Copy the lines below verbatim. Begin with the first and end with the line containing "category: zebra".
[[ DATA FOR THIS EXERCISE, beginning ]]
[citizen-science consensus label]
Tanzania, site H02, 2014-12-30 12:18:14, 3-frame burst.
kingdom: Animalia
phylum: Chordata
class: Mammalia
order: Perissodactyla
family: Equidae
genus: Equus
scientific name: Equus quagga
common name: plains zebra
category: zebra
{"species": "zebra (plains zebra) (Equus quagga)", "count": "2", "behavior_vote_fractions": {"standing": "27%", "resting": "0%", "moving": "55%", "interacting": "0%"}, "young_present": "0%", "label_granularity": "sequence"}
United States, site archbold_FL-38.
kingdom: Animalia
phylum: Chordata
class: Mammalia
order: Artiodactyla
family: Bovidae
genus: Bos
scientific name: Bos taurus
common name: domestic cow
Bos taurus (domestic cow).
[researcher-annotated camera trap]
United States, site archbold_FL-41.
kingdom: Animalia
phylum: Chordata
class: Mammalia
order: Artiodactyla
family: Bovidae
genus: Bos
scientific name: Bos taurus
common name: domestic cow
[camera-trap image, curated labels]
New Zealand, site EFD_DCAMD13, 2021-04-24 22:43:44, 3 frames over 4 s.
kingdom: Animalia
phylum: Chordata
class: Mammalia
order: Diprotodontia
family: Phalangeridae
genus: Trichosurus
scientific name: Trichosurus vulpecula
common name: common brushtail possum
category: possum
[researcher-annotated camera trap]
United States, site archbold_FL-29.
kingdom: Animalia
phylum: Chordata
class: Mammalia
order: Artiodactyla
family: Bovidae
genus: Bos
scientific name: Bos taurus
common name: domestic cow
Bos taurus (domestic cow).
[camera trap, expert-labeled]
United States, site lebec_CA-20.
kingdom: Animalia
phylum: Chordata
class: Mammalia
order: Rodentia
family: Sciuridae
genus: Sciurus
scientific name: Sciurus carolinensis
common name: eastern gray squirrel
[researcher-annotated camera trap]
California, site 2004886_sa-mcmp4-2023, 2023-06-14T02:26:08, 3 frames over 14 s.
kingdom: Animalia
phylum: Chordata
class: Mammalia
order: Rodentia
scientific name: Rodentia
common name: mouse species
[[ DATA FOR THIS EXERCISE, end ]]
• THE COMPLETED TASK:
[citizen-science consensus label]
Tanzania, site H02, 2014-12-30 12:18:14, 3-frame burst.
kingdom: Animalia
phylum: Chordata
class: Mammalia
order: Perissodactyla
family: Equidae
genus: Equus
scientific name: Equus quagga
common name: plains zebra
category: zebra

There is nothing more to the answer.